I’m working on a MongoDB query generator using LangChain and OpenAI’s GPT model but running into issues. Here’s my code:
openai_llm = ChatOpenAI(openai_api_key=API_KEY, model='gpt-3.5-turbo-0125')
database_schema = AppConfig.DB_SCHEMA
schema_info = AppConfig.SCHEMA_INFO
example_json = AppConfig.SAMPLE_OUTPUT
example_string = json.dumps(example_json)
query_prompt_template = """
You are a MongoDB expert with extensive experience in NoSQL database queries.
I'll give you a database_schema and schema_info in a specific format.
Your job is to read the user_input and generate a MongoDB aggregation pipeline.
Database Schema: """ + database_schema + """
Schema Info: """ + schema_info + """
Example:
Input: Get all films by Christopher Nolan with actor count per film
Output: {sample_output}
Return only the query without extra text.
Input: {user_input}
"""
query_prompt = PromptTemplate(
template=query_prompt_template,
input_variables=["user_input", "sample_output"],
)
chain = LLMChain(llm=openai_llm, prompt=query_prompt, verbose=True)
def generate_query(user_input):
result = chain.invoke({
"user_input": user_input,
"sample_output": example_string
})
clean_result = result['text'].replace("Output: ", "")
regex_pattern = r'db\.collectionName\.aggregate\(\s*\['
cleaned_output = re.sub(regex_pattern, '', clean_result)
return json.loads(cleaned_output)
mongo_client = pymongo.MongoClient(AppConfig.CONNECTION_STRING)
database = mongo_client[AppConfig.DATABASE_NAME]
collection = database[AppConfig.COLLECTION_NAME]
test_query = generate_query(user_input="what year was TechCorp established?")
The error I get is:
ValueError: Missing some input keys: {'\n "_id"'}
I’m trying to build a system that creates MongoDB aggregation pipelines automatically based on natural language questions. The PromptTemplate should work with the input variables I’m providing, but something seems wrong with the key matching. Any ideas what could be causing this mismatch?
Hit this exact ValueError last month building a MongoDB query system. It’s definitely the template variable parsing, but there’s another angle.
Your PromptTemplate declares input_variables=["user_input", "sample_output"] but your template has hardcoded schema info with JSON objects full of curly braces. LangChain scans the whole template string for brace patterns no matter where they are.

:: Records shown ::
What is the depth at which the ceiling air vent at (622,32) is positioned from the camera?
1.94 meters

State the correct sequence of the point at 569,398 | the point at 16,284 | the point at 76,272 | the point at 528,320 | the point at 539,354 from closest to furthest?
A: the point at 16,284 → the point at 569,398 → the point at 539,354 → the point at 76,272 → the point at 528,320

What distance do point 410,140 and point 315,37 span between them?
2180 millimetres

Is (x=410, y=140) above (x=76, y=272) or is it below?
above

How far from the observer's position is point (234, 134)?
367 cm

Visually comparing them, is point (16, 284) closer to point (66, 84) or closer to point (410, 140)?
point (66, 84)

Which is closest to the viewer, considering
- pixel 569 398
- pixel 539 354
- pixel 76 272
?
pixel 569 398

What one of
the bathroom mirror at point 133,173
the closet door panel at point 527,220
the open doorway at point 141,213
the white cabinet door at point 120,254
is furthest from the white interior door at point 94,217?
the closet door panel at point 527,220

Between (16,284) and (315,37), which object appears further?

:: Action item ::
Using the forum thread, explain in one to three sentences why the PromptTemplate raises "Missing some input keys" even though input_variables lists "user_input" and "sample_output".

:: Your response ::
The template has hardcoded schema info with JSON objects full of curly braces. LangChain scans the whole template string for brace patterns no matter where they are. So the braces in that schema text are parsed as template variables that the declared input variables don't match.